Bitcoin prices were also in focus after the Securities and Exchange Commission confirmed its approval for listings of around a dozen exchange traded funds that will directly hold the world’s biggest cryptocurrency.

Around a dozen companies, including Franklin Templeton, Fidelity, Ark21, a unit of Cathie Wood’s Ark Investment, WisdomTree and Invesco all had filed requests with the SEC for approval to list their individual ETFs.

Depending on customer demand, the bitcoin purchases required to match the money invested in each ETF should provide a significant boost to overall bitcoin prices, as well as to other digital assets in the global cryptocurrency market.
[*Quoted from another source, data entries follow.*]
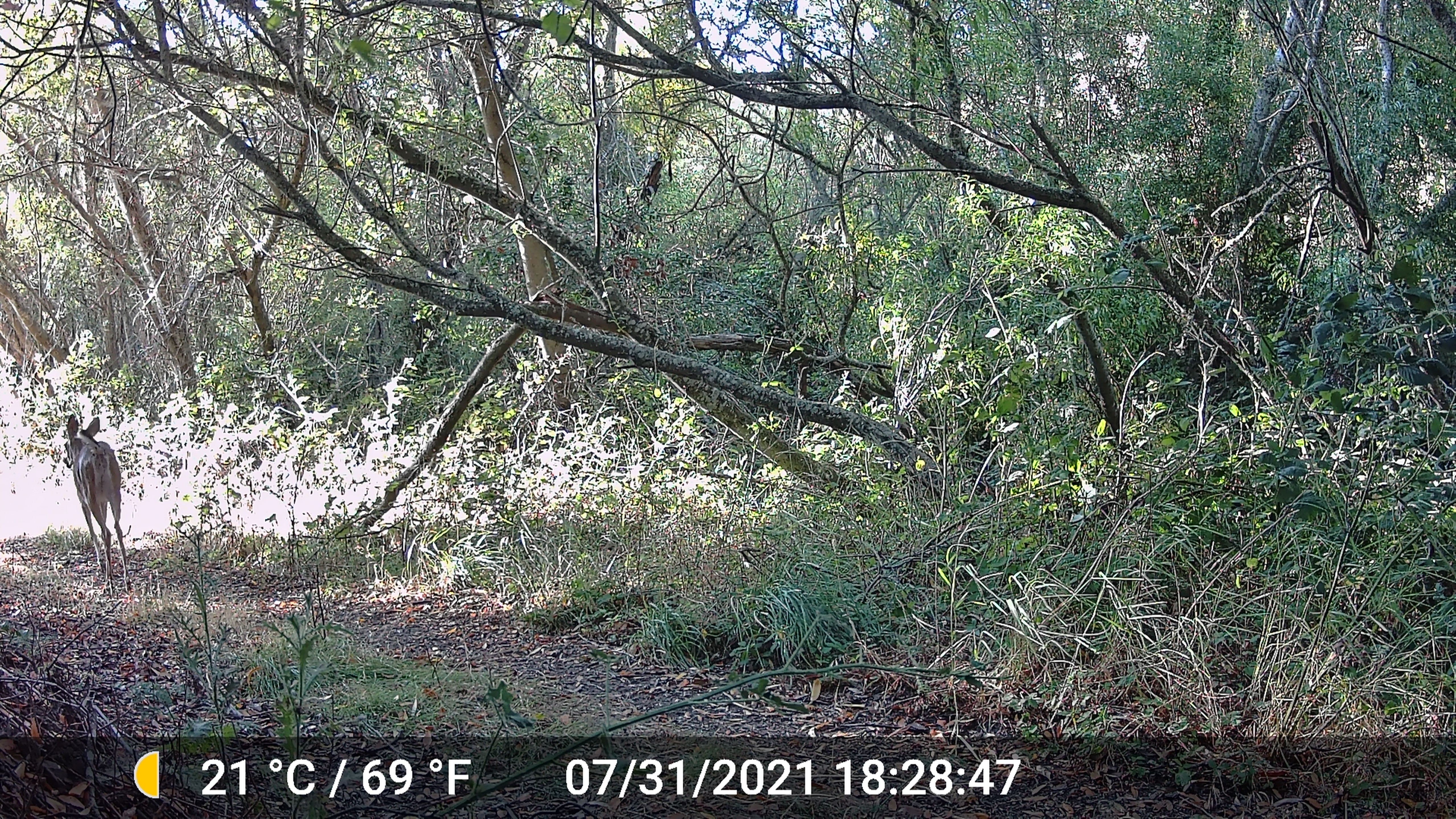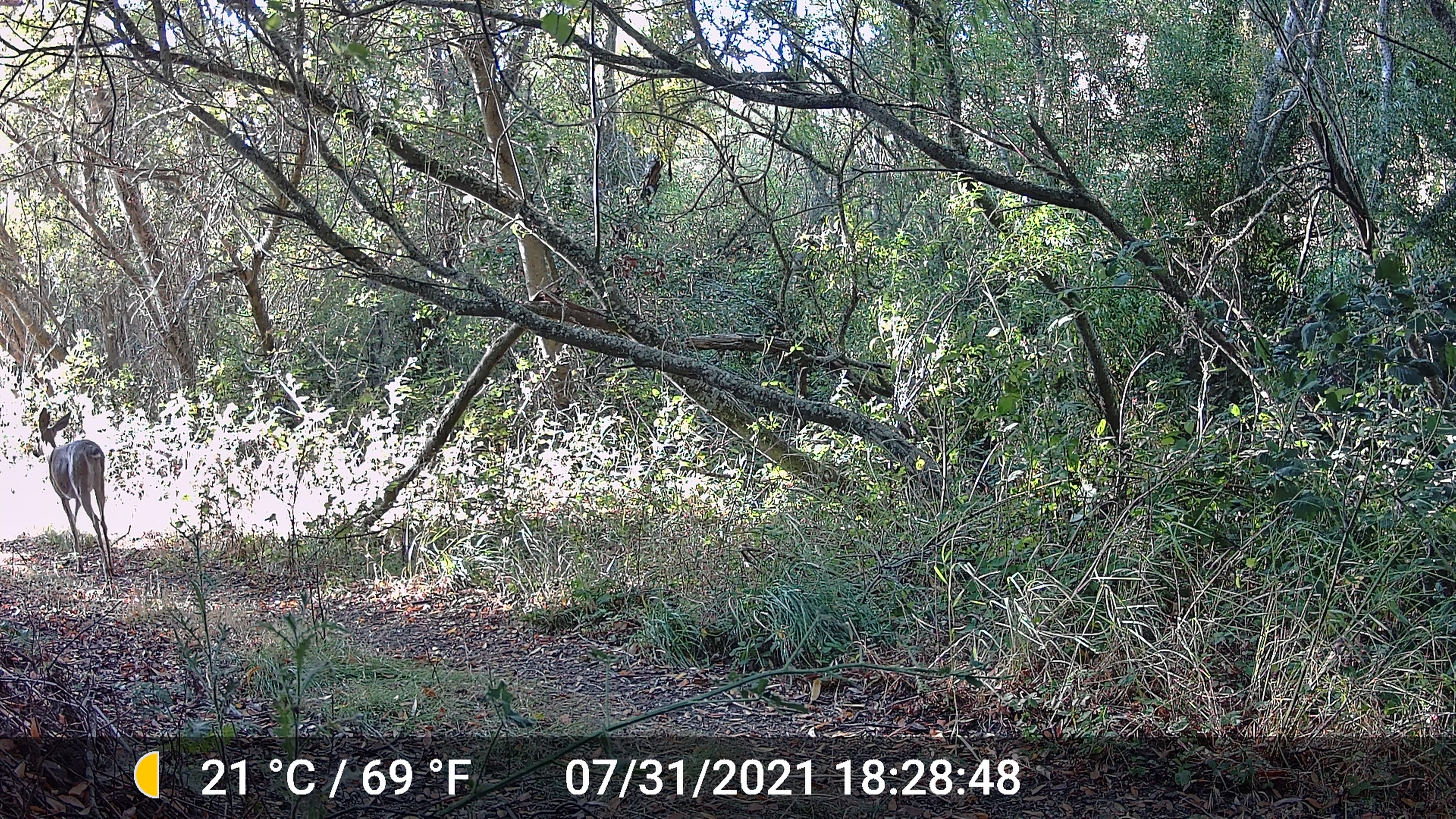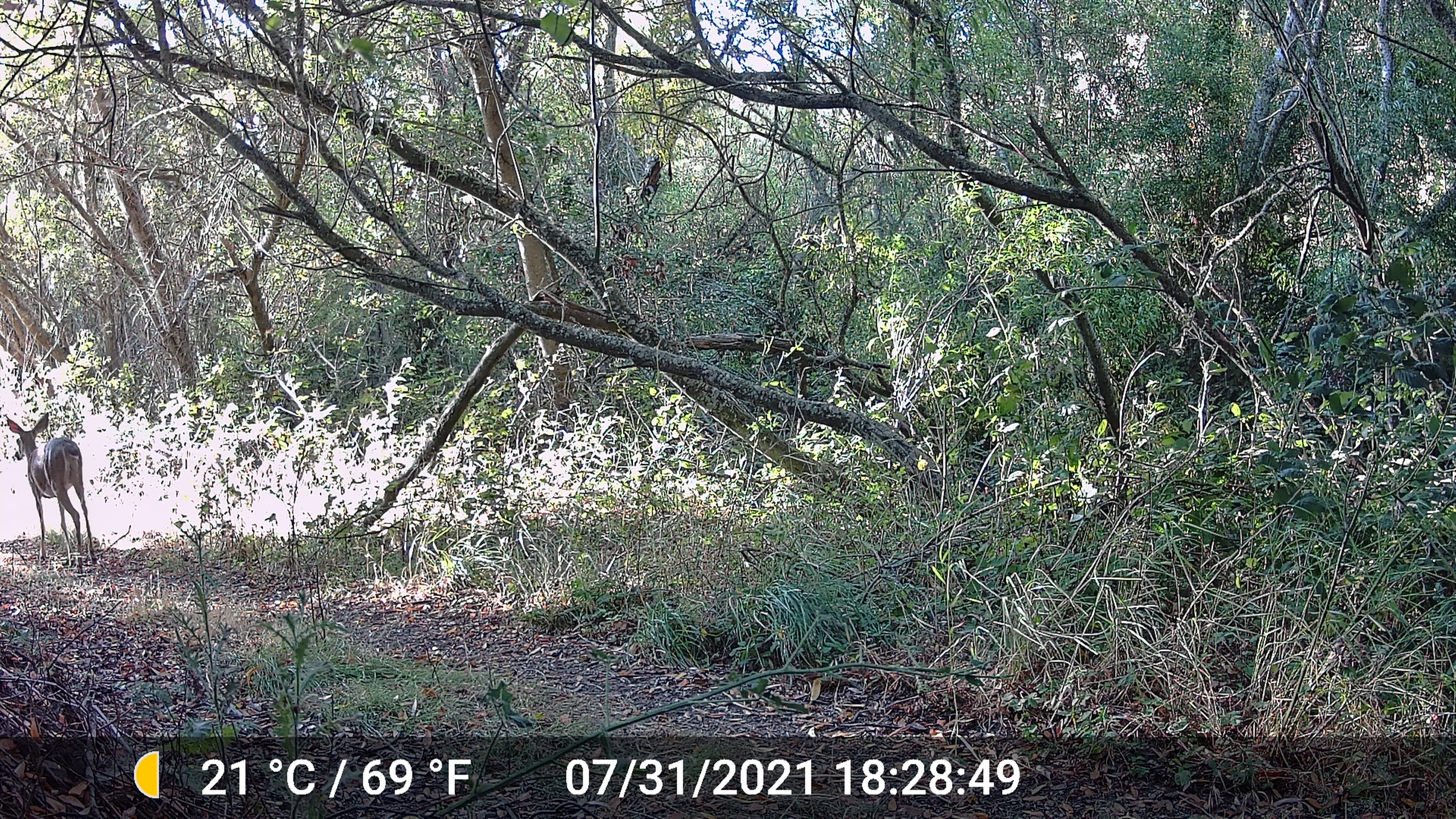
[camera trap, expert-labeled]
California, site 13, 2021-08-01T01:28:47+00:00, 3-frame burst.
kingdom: Animalia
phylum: Chordata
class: Mammalia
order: Artiodactyla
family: Cervidae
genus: Odocoileus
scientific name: Odocoileus hemionus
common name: mule deer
Bitcoin prices were marked around 1% higher on the session following the SEC decision and were changing hands at $47,127 each, extending a surge of around 70% since mid-October.

On Wall Street, stock futures tied to the S&P 500, which is down 0.28% for the year, are indicating a 3 point opening-bell gain while those linked to the Dow Jones Industrial Average are indicating a 23 point dip

The tech-focused Nasdaq, meanwhile, is called 65 points higher and could edge into positive territory for the year at the start of trading.

In overseas markets, Japan’s Nikkei 225 extended its recent run of gains, rising 1.77% on the session to close above the 35,000-point level for the first time since 1990, marking a fresh 34-year high for the Asia-based benchmark.

In Europe, the Stoxx 600 was marked 0.2% higher in early Frankfurt trading while Britain’s FTSE 100 slipped 0.13%.